Chuvas superam média histórica e colocam Catalão em alerta para novos temporais

Nota técnica aponta acumulado de 320 mm em janeiro e risco elevado de alagamentos com atuação da Zona de Convergência do Atlântico Sul em Goiás

Clima – Previsão do tempo para Catalão (Foto: Zap Catalão)

Um novo episódio de chuva intensa reforçou o cenário de instabilidade climática em Catalão e em diversas cidades do sudeste goiano. Entre os dias 21 e 22 de janeiro de 2026, o município registrou 69 milímetros de precipitação em apenas 24 horas, segundo dados oficiais da Estação Automática do Instituto Nacional de Meteorologia (INMET), analisados pelo Laboratório de Climatologia do IGEO/UFCAT.

Com esse volume, o acumulado de janeiro em Catalão chegou a 320,6 mm até o dia 22, o que representa cerca de 118% da média climatológica mensal, estimada em 272 mm. O índice confirma que o mês apresenta chuvas acima do padrão histórico, aumentando o risco de impactos urbanos associados ao excesso de água.

O fenômeno não ficou restrito a Catalão. Em Ipameri, o acumulado mensal atingiu 278,4 mm, equivalente a 102% da média esperada. Um dos destaques foi o dia 6 de janeiro, quando choveu 80,4 mm em apenas 24 horas — volume correspondente a quase um terço de toda a média mensal.

Dados do CIMEHGO mostram que, entre os dias 21 e 22, diversas cidades da região registraram volumes expressivos.

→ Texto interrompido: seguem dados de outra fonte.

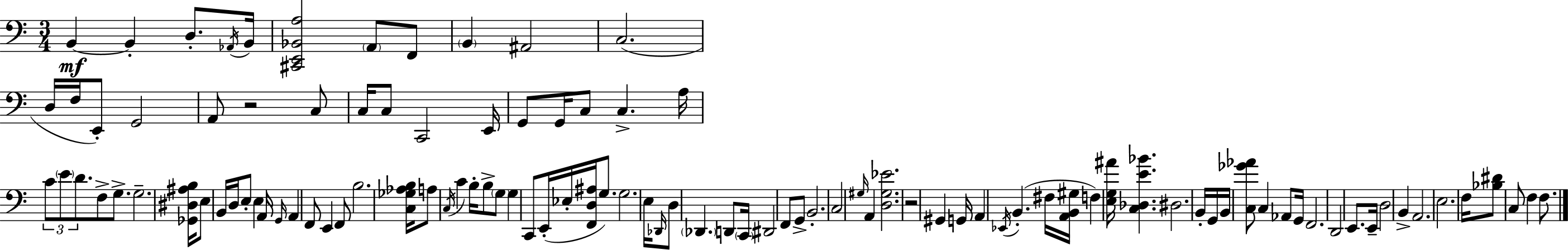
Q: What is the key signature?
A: A minor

Davinópolis liderou com 80,2 mm, seguida por Anhanguera (58,8 mm), Três Ranchos (57,6 mm), Ipameri (55,8 mm), Vianópolis (54,4 mm) e Catalão, com 46,2 mm medidos no pluviômetro instalado no Corpo de Bombeiros. Goiandira, Ouvidor, Cumari, Nova Aurora, Pires do Rio, Caldas Novas e Corumbaíba também aparecem no levantamento com acumulados significativos.

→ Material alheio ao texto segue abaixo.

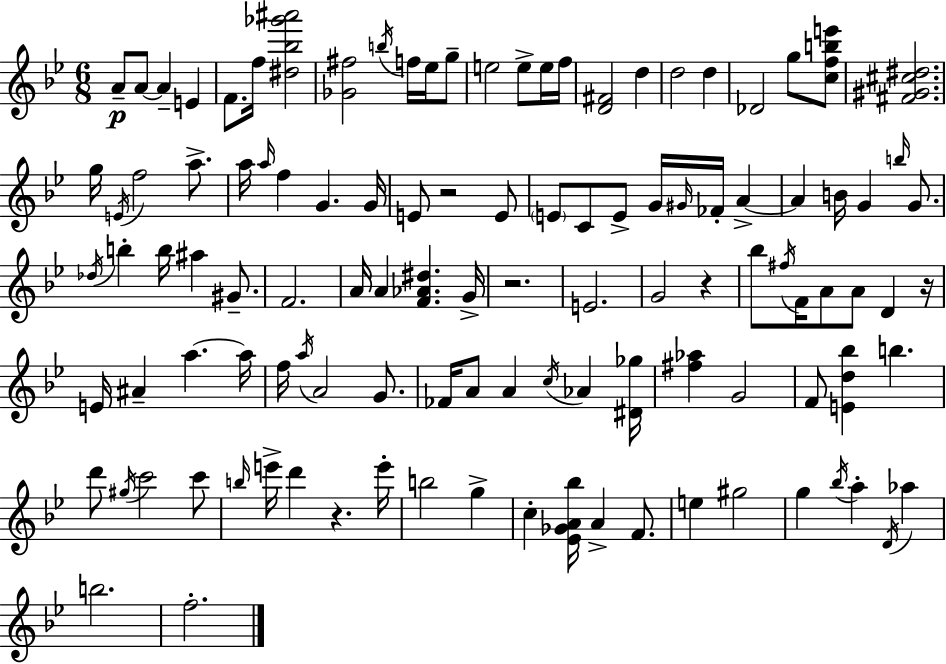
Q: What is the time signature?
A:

De acordo com a nota técnica, o cenário é provocado pela atuação da segunda Zona de Convergência do Atlântico Sul (ZCAS) de 2026. O sistema organiza um corredor persistente de umidade que transporta vapor da Amazônia para o Centro-Oeste e o Sudeste, favorecendo chuvas frequentes, volumosas e concentradas em curto intervalo de tempo.

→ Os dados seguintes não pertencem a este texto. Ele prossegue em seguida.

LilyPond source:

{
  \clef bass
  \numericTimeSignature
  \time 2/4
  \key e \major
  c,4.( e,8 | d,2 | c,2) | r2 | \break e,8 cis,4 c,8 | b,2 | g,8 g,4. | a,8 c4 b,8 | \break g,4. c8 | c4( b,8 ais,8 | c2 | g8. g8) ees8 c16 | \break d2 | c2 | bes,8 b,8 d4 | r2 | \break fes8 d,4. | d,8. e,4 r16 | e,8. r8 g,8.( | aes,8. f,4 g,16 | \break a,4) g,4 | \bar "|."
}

Especialistas alertam que o risco de tempestades severas é elevado. As previsões indicam possibilidade de chuvas com taxas entre 20 e 40 mm por hora, acumulados diários acima de 70 mm, além de descargas elétricas e rajadas de vento superiores a 60 km/h. Essas condições ampliam a probabilidade de alagamentos, enxurradas, elevação rápida de córregos e transtornos em áreas urbanas com drenagem precária.

Diante do quadro, o Laboratório de Climatologia do IGEO/UFCAT recomenda atenção redobrada por parte dos órgãos de monitoramento e da Defesa Civil, além do acompanhamento constante dos boletins meteorológicos. A população deve evitar áreas alagáveis, redobrar cuidados durante tempestades e permanecer atenta a possíveis quedas de energia e interdições viárias.

A nota técnica foi elaborada pelo professor Rafael de Ávila Rodrigues, com base em dados do CIMEHGO e do INMET, e serve como subsídio para ações de prevenção e tomada de decisão diante do período chuvoso mais intenso dos últimos anos na região.